- [Ваше задание]: Скопируйте без изменений кусок интервью с Виктором Авиловым: от «СТАТЬИ И ИНТЕРВЬЮ» до «беседует Александр ПОГОНЧЕНКОВ.», включая оба этих места.

- [Источник]:
СТАТЬИ И ИНТЕРВЬЮ


В НАЧАЛО РАЗДЕЛА
ДАЖЕ МАТЕРИТЬСЯ НАДО ПРОФЕССИОНАЛЬНО


У НИХ НА ЮГО-ЗАПАДЕ

Он — Калигула, император римский; он же — Гамлет, принц датский; он же — Бронька Пупков, алкоголик советский… Он же — Виктор Авилов, ведущий актер Театра на Юго-Западе. Гамлет в его исполнении покорил сердца консервативных англичан и очень разборчивых к инородной культуре японцев. Фильмы с его участием закуплены и прокатываются на Западе. С Виктором АВИЛОВЫМ беседует Александр ПОГОНЧЕНКОВ.
— Как получилось, что вы стали актером?
— Как сказано у Шекспира: «...Есть, стало быть, на свете существо, устраивающее наши судьбы по-своему...». Одним словом, это провидение. Такой цели, как стать артистом, я перед собой никогда не ставил, иначе наверняка попробовал бы поступать в театральный. А так у меня образование весьма далекое от сценического — техник контрольно-измерительных приборов и аппаратуры. Впрочем, после возвращения из армии мне пришлось сменить множество специальностей. Я считался злостным «летуном» — ни на одном месте не работал больше года. Театр на Юго-Западе считался тогда самодеятельным, и там мы играли в свободное время. В этот театр я пришел благодаря братьям Беляковичам, с которыми был хорошо знаком с детства. Помню, приходили в санаторий или пансионат и говорили, что мы — театр-студия из Москвы, у нас есть спектакль, который мы готовы играть где угодно, лишь бы метрах в тридцати была хоть одна розетка. Говорили, что играем за две вещи — за «поесть» и за «переночевать»... Принимали, как правило, хорошо.

- [Записи набора данных]:

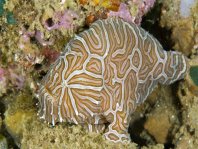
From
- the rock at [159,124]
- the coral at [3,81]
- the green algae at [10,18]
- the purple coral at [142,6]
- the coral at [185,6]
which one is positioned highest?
the green algae at [10,18]

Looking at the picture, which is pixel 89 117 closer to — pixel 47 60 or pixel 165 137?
pixel 47 60

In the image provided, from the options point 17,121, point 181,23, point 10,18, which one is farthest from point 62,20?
point 181,23

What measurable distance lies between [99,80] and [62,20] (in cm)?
83

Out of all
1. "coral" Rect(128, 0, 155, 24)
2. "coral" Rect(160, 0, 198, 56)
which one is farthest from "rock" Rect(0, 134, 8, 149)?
"coral" Rect(160, 0, 198, 56)

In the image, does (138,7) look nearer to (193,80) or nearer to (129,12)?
(129,12)

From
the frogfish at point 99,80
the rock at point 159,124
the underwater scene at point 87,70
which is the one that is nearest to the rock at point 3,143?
the underwater scene at point 87,70

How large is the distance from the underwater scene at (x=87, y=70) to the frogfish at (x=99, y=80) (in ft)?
0.04

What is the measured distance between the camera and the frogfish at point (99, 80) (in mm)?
3629

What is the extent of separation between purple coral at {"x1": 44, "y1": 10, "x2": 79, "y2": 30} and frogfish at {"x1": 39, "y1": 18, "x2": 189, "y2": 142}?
237 millimetres

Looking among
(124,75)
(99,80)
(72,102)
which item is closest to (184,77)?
(124,75)

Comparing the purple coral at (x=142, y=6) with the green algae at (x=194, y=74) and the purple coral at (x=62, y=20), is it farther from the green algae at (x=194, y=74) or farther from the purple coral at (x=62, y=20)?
the green algae at (x=194, y=74)

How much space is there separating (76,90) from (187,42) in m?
1.98

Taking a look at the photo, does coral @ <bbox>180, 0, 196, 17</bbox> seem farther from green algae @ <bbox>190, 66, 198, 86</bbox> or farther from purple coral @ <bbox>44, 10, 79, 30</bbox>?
purple coral @ <bbox>44, 10, 79, 30</bbox>

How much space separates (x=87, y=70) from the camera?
3654mm
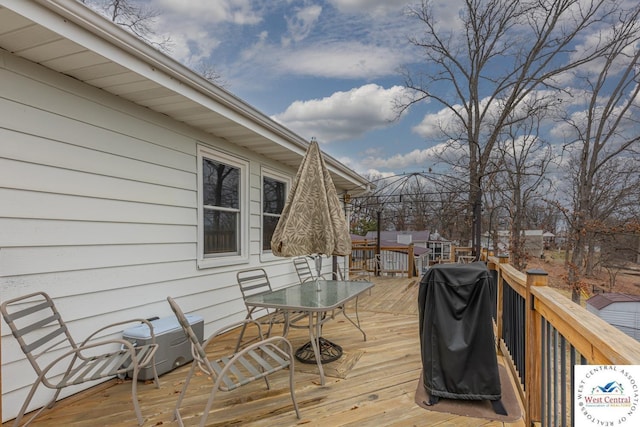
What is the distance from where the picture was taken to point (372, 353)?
3.51 metres

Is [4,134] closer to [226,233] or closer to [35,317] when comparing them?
[35,317]

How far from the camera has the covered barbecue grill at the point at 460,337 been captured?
2.37 m

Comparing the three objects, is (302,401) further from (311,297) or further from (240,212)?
(240,212)

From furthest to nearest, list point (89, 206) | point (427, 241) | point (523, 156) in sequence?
point (427, 241) < point (523, 156) < point (89, 206)

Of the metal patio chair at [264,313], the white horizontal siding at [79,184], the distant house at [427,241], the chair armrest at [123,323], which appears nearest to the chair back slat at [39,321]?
Result: the chair armrest at [123,323]

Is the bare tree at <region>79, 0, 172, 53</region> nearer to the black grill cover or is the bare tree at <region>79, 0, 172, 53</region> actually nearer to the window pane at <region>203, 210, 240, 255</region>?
the window pane at <region>203, 210, 240, 255</region>

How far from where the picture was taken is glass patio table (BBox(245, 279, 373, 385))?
2777mm

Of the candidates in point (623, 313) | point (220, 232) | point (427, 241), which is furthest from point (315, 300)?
point (427, 241)

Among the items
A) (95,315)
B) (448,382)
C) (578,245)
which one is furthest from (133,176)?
(578,245)

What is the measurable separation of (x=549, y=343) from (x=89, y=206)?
10.9 feet

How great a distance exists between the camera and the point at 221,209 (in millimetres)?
4211

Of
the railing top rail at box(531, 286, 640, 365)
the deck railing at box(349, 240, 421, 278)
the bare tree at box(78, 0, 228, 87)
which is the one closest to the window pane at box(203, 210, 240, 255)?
Answer: the railing top rail at box(531, 286, 640, 365)

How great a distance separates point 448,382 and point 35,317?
9.91 feet

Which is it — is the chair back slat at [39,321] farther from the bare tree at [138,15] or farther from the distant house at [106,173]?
the bare tree at [138,15]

- [Полный ответ]:
СТАТЬИ И ИНТЕРВЬЮ


В НАЧАЛО РАЗДЕЛА
ДАЖЕ МАТЕРИТЬСЯ НАДО ПРОФЕССИОНАЛЬНО


У НИХ НА ЮГО-ЗАПАДЕ

Он — Калигула, император римский; он же — Гамлет, принц датский; он же — Бронька Пупков, алкоголик советский… Он же — Виктор Авилов, ведущий актер Театра на Юго-Западе. Гамлет в его исполнении покорил сердца консервативных англичан и очень разборчивых к инородной культуре японцев. Фильмы с его участием закуплены и прокатываются на Западе. С Виктором АВИЛОВЫМ беседует Александр ПОГОНЧЕНКОВ.